Board challenge at NZME delays Annual Shareholder Meeting

NZME, the parent company of 13 New Zealand radio stations and the New Zealand Herald, has postponed its annual shareholders meeting until 3rd June.

It was originally scheduled to be held tomorrow, 29th April.

The postponement comes as a result of multimillionaire James Grenon making a bid for board control after buying almost 10% of the company’s shares in March. The company released details of his board director nomination letter in early March, saying:

NZME advises that it has received a letter from James (Jim) Grenon… which contains a proposal to remove all of the current directors of NZME and nominations for the appointment of four new directors to the NZME Board, to be voted on at the upcoming Annual Shareholders’ Meeting. The draft explanatory notes to Mr Grenon and JTG’s letter indicate that it is intended that the four proposed nominee directors would choose a fifth director from the existing NZME Board…

Mr Grenon and JTG’s letter states that they have discussed in confidence these proposals with some of NZME’s largest shareholders, who hold approximately 37% of NZME’s shares. Mr Grenon and JTG’s letter states that those shareholders have indicated to them their support for these proposals… Mr Grenon and JTG’s letter does not identify the other shareholders with whom they state they have spoken…
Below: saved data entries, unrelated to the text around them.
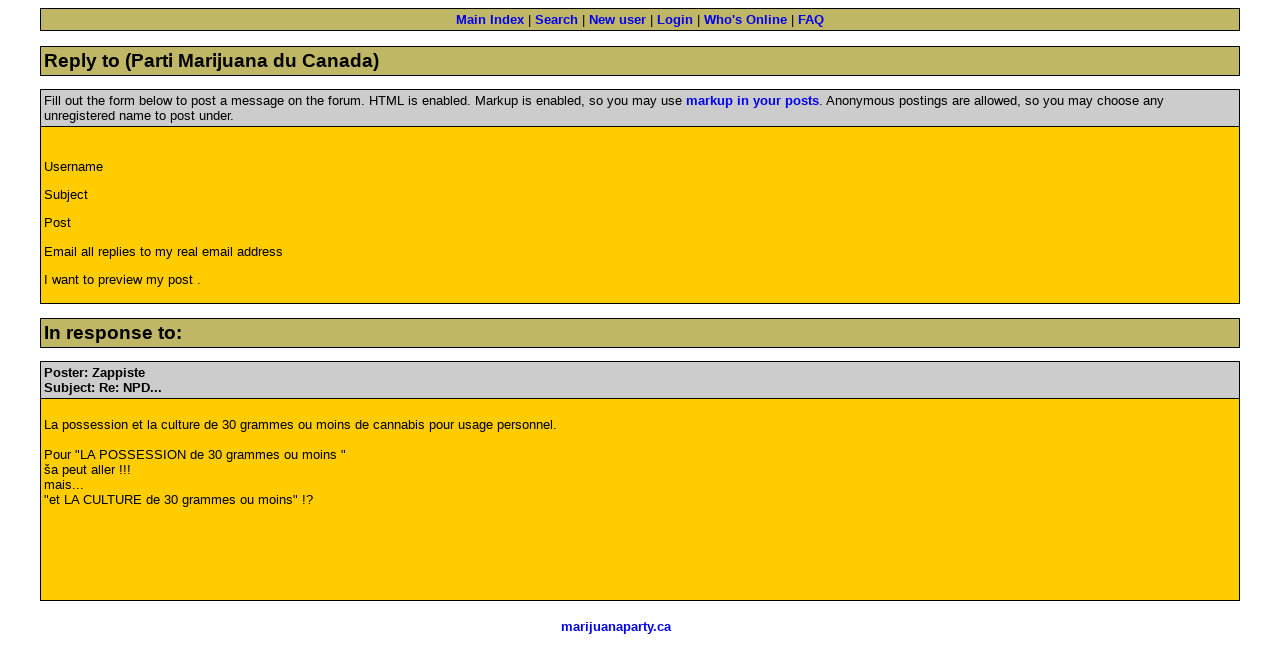

--- FILE ---
content_type: text/html; charset=utf-8
request_url: https://marijuanaparty.org/forum/newreply.pl?Cat=&Board=CMPpartimarijuana&Number=2343&page=8&view=expanded&what=showflat&sb=1&part=1&vc=1
body_size: 1750
content:
<!DOCTYPE html>
<html>
<head>

  <style type="text/css">
  A:link, A:visited, A:active, A:hover { text-decoration: none; font-weight: bold }
    A:HOVER { color: "#000000"; }

    BODY {   
      font-size: 10pt;
      font-family: verdana,arial,helvetica;
    }
    P {
      font-size: 10pt;
      font-family: verdana,arial,helvetica;
    }
    TD {
      font-size: 10pt;
      font-family: verdana,arial,helvetica;
    }
    TD.header {
      font-size: 14pt;
      font-family: verdana,arial,helvetica;
      color: #000000;
    }
    H3 {
      font-family: verdana,arial,helvetica;
    }
    font.small {
      font-size: 8pt;
      font-family: verdana,arial,helvetica;
    }
  </style>
  <title>Reply to (Parti Marijuana du Canada)</title>
<script language="JavaScript" src="/scripts/coolmenus4.js"></script>
</head>
<body>
<script>
oCMenu=new makeCM("oCMenu") //Making the menu object. Argument: menuname

//Menu properties
oCMenu.pxBetween=0  
oCMenu.fromLeft=5
oCMenu.fromTop=254
oCMenu.rows=0 
oCMenu.menuPlacement="left"
                                 
oCMenu.offlineRoot="http:/127.0.0.1/marijuana/" 
oCMenu.onlineRoot="/" 
oCMenu.resizeCheck=1 
oCMenu.wait=500 
oCMenu.fillImg=0
oCMenu.zIndex=0

oCMenu.useBar=1
oCMenu.barWidth="menu"
oCMenu.barHeight="menu" 
oCMenu.barClass="clBar"
oCMenu.barX="menu"
oCMenu.barY="menu"
oCMenu.barBorderX=1
oCMenu.barBorderY=0
oCMenu.barBorderClass=""

oCMenu.level[0]=new cm_makeLevel()
oCMenu.level[0].width=198
oCMenu.level[0].height=25 
oCMenu.level[0].regClass="clLevel0"
oCMenu.level[0].overClass="clLevel0over"
oCMenu.level[0].borderX=1
oCMenu.level[0].borderY=1
oCMenu.level[0].borderClass="clLevel0border"
oCMenu.level[0].offsetX=2
oCMenu.level[0].offsetY=5
oCMenu.level[0].rows=0
oCMenu.level[0].arrow="images/fleche_menu.gif"
oCMenu.level[0].arrowWidth=5
oCMenu.level[0].arrowHeight=10
oCMenu.level[0].align="right"

oCMenu.level[1]=new cm_makeLevel()
oCMenu.level[1].width=170
oCMenu.level[1].height=20
oCMenu.level[1].regClass="clLevel1"
oCMenu.level[1].overClass="clLevel1over"
oCMenu.level[1].borderX=1
oCMenu.level[1].borderY=1
oCMenu.level[1].align="right" 
oCMenu.level[1].offsetX=2
oCMenu.level[1].offsetY=5
oCMenu.level[1].borderClass="clLevel1border"
oCMenu.level[1].align="right" 


oCMenu.level[2]=new cm_makeLevel()
oCMenu.level[2].width=170
oCMenu.level[2].height=20
oCMenu.level[2].borderX=1
oCMenu.level[2].borderY=1
oCMenu.level[2].offsetX=2
oCMenu.level[2].offsetY=5
oCMenu.level[2].regClass="clLevel2"
oCMenu.level[2].overClass="clLevel2over"
oCMenu.level[2].borderClass="clLevel2border"
</script>
  <table width="95%" align="center" cellpadding="0" cellspacing="0" border="0">
    <tr>
      <td bgcolor="#000000">
        <table cellpadding="3" cellspacing="1" width="100%" border="0">
          <tr bgcolor="#C0B766">
            <td align="center">
              <a href="/forum/wwwthreads.pl?Cat=">Main Index</a> | <a href="/forum/search.pl?Cat=">Search</a> | <a href="/forum/newuser.pl?Cat=">New user</a> | <a href="/forum/login.pl?Cat=">Login</a> | <a href="/forum/online.pl?Cat=">Who's Online</a> | <a href="/forum/faq_english.pl?Cat=">FAQ</a>
            </td>
          </tr>
        </table>
      </td>
    </tr>
  </table>
<br>
  <table width="95%" align="center" cellpadding="0" cellspacing="0" border="0">
    <tr>
      <td bgcolor="#000000">
        <table cellpadding="3" cellspacing="1" width="100%" border="0">
          <tr bgcolor="#C0B766">
            <td class="header"><b>Reply to (Parti Marijuana du Canada)</b></td>
          </tr>
        </table>
      </td>
    </tr>
  </table>
  <p></p>
  <table width="95%" align="center" cellpadding="0" cellspacing="0" border="0">
    <tr>
      <td bgcolor="#000000">
        <table cellpadding="3" cellspacing="1" width="100%" border="0">
          <tr bgcolor="#CCCCCC">
            <td>
              Fill out the form below to post a message on the forum. HTML is enabled. Markup is enabled, so you may use <a href="/forum/faq_english.pl?Cat=#html">markup in your posts</a>. Anonymous postings are allowed, so you may choose any unregistered name to post under.
            </td>
          </tr>
          <tr bgcolor="#FFCC00">
            <td>
              <br>
              <form method="post" action="https://marijuanaparty.org/forum/addpost.pl">
                <p>Username<br>
                </p>            Subject<br>
                
                <p>Post<br>
                </p>
                <p></p>
                <p> Email all replies to my real email address</p>
                <p> I want to preview my post .</p>
                <p> </p>
              </form>
            </td>
          </tr>
        </table>
      </td>
    </tr>
  </table>
  <p></p>
  <table width="95%" align="center" cellpadding="0" cellspacing="0" border="0">
    <tr>
      <td bgcolor="#000000">
        <table cellpadding="3" cellspacing="1" width="100%" border="0">
          <tr bgcolor="#C0B766">
            <td class="header"><b>In response to:</b></td>
          </tr>
        </table>
      </td>
    </tr>
  </table>
  <p></p>
  <table width="95%" align="center" cellpadding="0" cellspacing="0" border="0">
    <tr>
      <td bgcolor="#000000">
        <table cellpadding="3" cellspacing="1" width="100%" border="0">
          <tr bgcolor="#CCCCCC">
            <td><b>Poster: Zappiste<br>
            Subject: Re: NPD...</b></td>
          </tr>
          <tr bgcolor="#FFCC00">
            <td>
<br>
            La possession et la culture de 30 grammes ou moins de cannabis pour usage personnel.<br>
            <br>
            Pour "LA POSSESSION de 30 grammes ou moins "<br>
            ša peut aller !!!<br>
            mais...<br>
            "et LA CULTURE de 30 grammes ou moins" !?<br>
            <br>
            <br>
            <br>
            <br>
            <br>
            <br>
</td>
          </tr>
        </table>
      </td>
    </tr>
  </table>
  <table border="0" width="95%" align="center">
    <tr>
      <td>
        <center>
          <br>
          <a href="http://www.marijuanaparty.ca" rel="nofollow">marijuanaparty.ca</a>            <br>
        </center>
        <p align="center"> </p>
      </td>
    </tr>
  </table>
<script defer src="https://static.cloudflareinsights.com/beacon.min.js/vcd15cbe7772f49c399c6a5babf22c1241717689176015" integrity="sha512-ZpsOmlRQV6y907TI0dKBHq9Md29nnaEIPlkf84rnaERnq6zvWvPUqr2ft8M1aS28oN72PdrCzSjY4U6VaAw1EQ==" data-cf-beacon='{"version":"2024.11.0","token":"e1f300a8982646b0acb925597ccec4a0","r":1,"server_timing":{"name":{"cfCacheStatus":true,"cfEdge":true,"cfExtPri":true,"cfL4":true,"cfOrigin":true,"cfSpeedBrain":true},"location_startswith":null}}' crossorigin="anonymous"></script>
</body>
</html>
The directors nominated by Grenon are listed in a NZ Stock Exchange notice from 12th March. Mr Grenon is one of the 6 nominees. His letter to the NZME board explaining the reasons for his bid was released to the Stock Exchange on 21st March and can be read here. His complaints about the current board are:

1) The combined operational performance of the two core businesses has been mediocre, to sliding, for the past 8 years, despite a temporary period of COVID-era gains.

2) I believe the value of the NZME stock is currently driven primarily by two things. One is the stand-alone value of OneRoof, which many seem to think is $0.50 per share or more, and the other is the dividends (which are also somewhat of a proxy for the success of the operations). The disclosure on these two critical elements is, in my opinion, lacking or even misleading.

3) Public disclosure is weak, with a slant that I interpret as supporting the status quo. Just finding the disclosure is my first complaint since it is not even well organized on the website.

4) There has been a consistent pattern of over promising and under delivering since COVID.

5) Recognizing the Evolution of Media – Cost Discipline.

6) Journalism.

7) The Board is now Financially Aligned.

Point 6, which has worried onlookers and the NZ journalism union, has raised fears that Grenon, who moved to New Zealand from Canada in 2012, supports right wing political views and may seek to interfere with the independence of the company’s newsrooms.

In his eleven page letter to shareholders, Gregon addresses point 6 saying he wants to lift journalistic standards. “My intention is that more quality content should be produced, not less. This is needed to attract new subscribers.” He goes on to quote a study showing public trust in the NZ Herald.

Gregon acknowledges the strong performance of the comapny’s Audio Division, saying: “On a more positive note, I applaud the progress NZME has made within its Audio segment with industry leading audience ratings.”

The board has written to shareholders challenging some of Grenon’s claims, saying the company’s compound annual growth rate (CAGR) has remained strong and is outperforming the growth of other Australian and New Zealand media companies.

 

It also outlines what the current  board sees as the risks of shareholders voting for Grenon’s nominees.

Meanwhile, the NZ Takeovers Panel has begun an inquiry into whether Grenon’s links with other shareholders constitutes an unauthorised “acssociation” between various parties to the proposed action:

On the basis of the information available to the Panel, the Panel considers that there is reasonable possibility that the parties were associates and therefore certain share acquisitions by Mr Grenon may not have been in compliance with rule 6(1)(a) of the Takeovers Code.